## Задания
1. Перепечатайте из исследуемого текста всё, что идет от слов «Всего же более» вниз до слов «огонь и пламя.».
2. Переведите на английский язык предложение из исследуемого текста: «В один день достали мы лотом дно морское; глубина была 70 сажен.»
3. Ответьте по исследуемому тексту:
(a) Где рассказчику больше всего нравилось сидеть по ночам?
(b) Какую глубину показал лот?
(c) На скопление каких рыб наехал корабль?

## Исследуемый текст

● ● ● ●

Всего же более нравилось мне по ночам сидеть на носу корабля; вода имела некое лучезарное свойство, так что обмоченная в нее вещь казалась в темноте огненной. Валы, ударяя в нос и отражаясь от него, раздроблялись на бесчисленное множество брызг, светящихся подобно разноцветным искрам. Казалось, корабль, шествуя, сражается ежеминутно с нападающими на него исполинами, в гневе попирая их, сыплет от себя огонь и пламя.

В один день достали мы лотом дно морское; глубина была 70 сажен. Мы наехали в это время на необъятное количество сельдей.

Корабль наш несколько часов, почти при совершенной тишине ветра, плыл тихо, как бы посреди их, ибо от самого верха воды до такой глубины, до какой взор при чистоте и прозрачности ее проницать мог, вся она наполнена была слоями сих рыб, и вокруг корабля, сколько зрением при ясной погоде можно было обнять, повсюду гладкая поверхность воды рябела от прикосновения их к оной.

● ● ● ●

## Содержимое набора данных
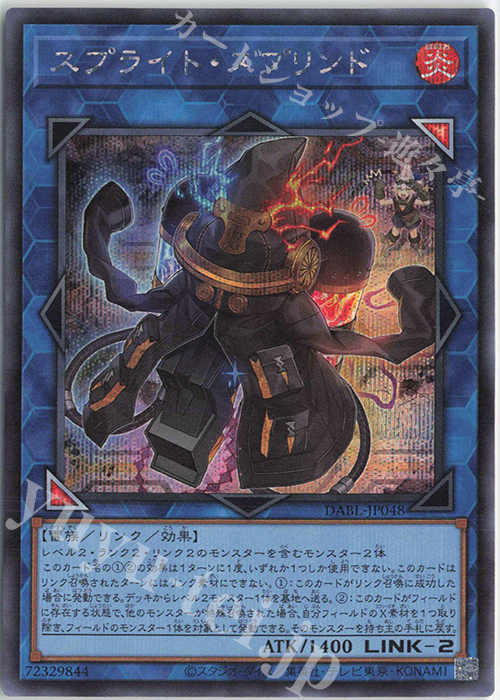 SE スプライト・スプリンド | 買取 | [DABL] DARKWING BLAST | 遊戯王 OCG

● ● ● ●

## Ответы
1.
Всего же более нравилось мне по ночам сидеть на носу корабля; вода имела некое лучезарное свойство, так что обмоченная в нее вещь казалась в темноте огненной. Валы, ударяя в нос и отражаясь от него, раздроблялись на бесчисленное множество брызг, светящихся подобно разноцветным искрам. Казалось, корабль, шествуя, сражается ежеминутно с нападающими на него исполинами, в гневе попирая их, сыплет от себя огонь и пламя.

2. One day we reached the sea bottom with the sounding lead; the depth was 70 fathoms.

3.
(a) На носу корабля.
(b) 70 сажен.
(c) Сельдей.